IPS-Inter Press Service Deutschland gGmbH
IPS-Tagesdienst vom 17. April 2012

China: Nächtliche Abrissaktionen - Bevölkerung protestiert gegen Zwangsräumungen

von Emily-Anne Owen



Peking, 16. April (IPS) - Mitten in der Nacht klopfte es im vergangenen Dezember bei Zhang Haxia und ihrem Mann an der Tür. Das Ehepaar wurde aus seiner Wohnung im Südwesten Chinas gezerrt und in einem Lastwagen weggefahren. Als die beiden zurückkehrten, hatten sie ihren gesamten Besitz verloren.

Gegen Zwangsräumungen regen sich in der Volksrepublik mittlerweile heftige Proteste. Die Behörden gehen hart gegen Menschenrechtsorganisationen vor, die Opfern zu helfen versuchen. Erst kürzlich wurden zwei Aktivisten zu hohen Haftstrafen verurteilt.

Ni Yulan und ihr Mann Dong Jiqin waren im April festgenommen worden, nachdem sie Menschen geholfen hatten, denen man ihr Land weggenommen hatte. Ni wurde zu zwei Jahren und acht Monaten Haft verurteilt, während Dong für zwei Jahre ins Gefängnis kam.

Das Paar hatte selbst Jahre lang vergeblich versucht, sein traditionelles Atriumhaus in der Hauptstadt Peking vor dem Abriss zu bewahren. 2008 verloren sie den Kampf gegen die Behörden.

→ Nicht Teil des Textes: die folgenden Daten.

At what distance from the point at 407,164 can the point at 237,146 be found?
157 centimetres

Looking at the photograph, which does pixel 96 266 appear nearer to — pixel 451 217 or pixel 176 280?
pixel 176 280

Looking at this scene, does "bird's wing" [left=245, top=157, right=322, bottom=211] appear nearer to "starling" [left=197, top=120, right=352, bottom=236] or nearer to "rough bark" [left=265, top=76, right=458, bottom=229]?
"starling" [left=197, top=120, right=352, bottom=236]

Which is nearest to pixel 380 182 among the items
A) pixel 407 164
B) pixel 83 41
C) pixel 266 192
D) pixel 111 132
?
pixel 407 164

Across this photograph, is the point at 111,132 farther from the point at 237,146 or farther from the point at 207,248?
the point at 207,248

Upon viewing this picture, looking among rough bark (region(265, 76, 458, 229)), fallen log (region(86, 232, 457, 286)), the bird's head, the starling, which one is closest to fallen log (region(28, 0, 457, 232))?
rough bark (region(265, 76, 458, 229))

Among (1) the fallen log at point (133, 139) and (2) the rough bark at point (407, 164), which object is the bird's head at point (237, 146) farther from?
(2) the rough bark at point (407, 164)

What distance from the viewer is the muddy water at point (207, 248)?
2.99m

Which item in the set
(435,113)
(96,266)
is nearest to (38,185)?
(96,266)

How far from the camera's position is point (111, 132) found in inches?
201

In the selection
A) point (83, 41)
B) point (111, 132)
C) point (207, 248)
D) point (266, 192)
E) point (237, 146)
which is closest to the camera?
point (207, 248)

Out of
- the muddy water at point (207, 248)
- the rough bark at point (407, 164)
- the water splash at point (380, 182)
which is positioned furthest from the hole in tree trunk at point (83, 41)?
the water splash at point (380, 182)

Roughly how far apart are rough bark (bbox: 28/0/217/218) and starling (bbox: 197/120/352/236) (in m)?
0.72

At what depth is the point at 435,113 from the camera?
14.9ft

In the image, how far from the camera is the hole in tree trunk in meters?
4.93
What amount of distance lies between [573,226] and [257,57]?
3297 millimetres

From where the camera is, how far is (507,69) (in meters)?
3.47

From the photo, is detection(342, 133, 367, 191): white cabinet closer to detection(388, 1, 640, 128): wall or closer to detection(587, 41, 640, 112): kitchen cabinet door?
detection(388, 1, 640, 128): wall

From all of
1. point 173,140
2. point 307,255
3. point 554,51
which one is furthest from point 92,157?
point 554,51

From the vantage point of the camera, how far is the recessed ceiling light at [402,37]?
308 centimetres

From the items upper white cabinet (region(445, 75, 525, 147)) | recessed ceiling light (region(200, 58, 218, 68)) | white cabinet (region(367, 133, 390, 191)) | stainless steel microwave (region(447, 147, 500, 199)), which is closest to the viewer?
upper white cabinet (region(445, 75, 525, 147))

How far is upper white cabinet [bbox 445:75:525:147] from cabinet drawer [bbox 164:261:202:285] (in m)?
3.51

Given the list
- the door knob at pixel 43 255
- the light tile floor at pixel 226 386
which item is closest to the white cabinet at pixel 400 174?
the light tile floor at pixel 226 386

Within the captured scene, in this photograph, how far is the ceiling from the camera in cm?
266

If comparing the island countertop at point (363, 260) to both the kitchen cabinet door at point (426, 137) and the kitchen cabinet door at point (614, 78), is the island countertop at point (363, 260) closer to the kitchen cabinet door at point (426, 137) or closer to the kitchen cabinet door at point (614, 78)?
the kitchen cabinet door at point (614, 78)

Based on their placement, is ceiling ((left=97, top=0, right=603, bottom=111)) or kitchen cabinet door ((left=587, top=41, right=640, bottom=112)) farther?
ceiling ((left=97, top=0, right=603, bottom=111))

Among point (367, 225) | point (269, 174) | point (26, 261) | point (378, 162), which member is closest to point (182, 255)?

Im vergangenen Dezember wurden sie wegen öffentlichen Ärgernisses und Sachbeschädigung verklagt. Nach Angaben der Organisation 'Chinese Human Rights Defenders' (CHRD) dauerte die Urteilsverkündung im Volksgericht des Distrikts Xicheng lediglich zehn Minuten.


Folter und Gefängnis

Ni hatte bereits in früheren Jahren ein- bis zweijährige Gefängnisstrafen wegen Amtsbehinderung und Sachbeschädigung verbüßt. Sie wurde nach eigenen Angaben gefoltert, wodurch sie bleibende körperliche Behinderungen zurückbehielt.

Bauträger und korrupte Beamte in der Lokalverwaltung, die aus dem Immobilienboom Kapital schlagen wollen, versuchen häufig an den Bewohnern vorbei an wertvolle Grundstücke zu kommen. Landesweit gehen deshalb jeden Monat Tausende Menschen auf die Straße. Bei vielen dieser Demonstrationen kommt es zu Zusammenstößen mit der Polizei.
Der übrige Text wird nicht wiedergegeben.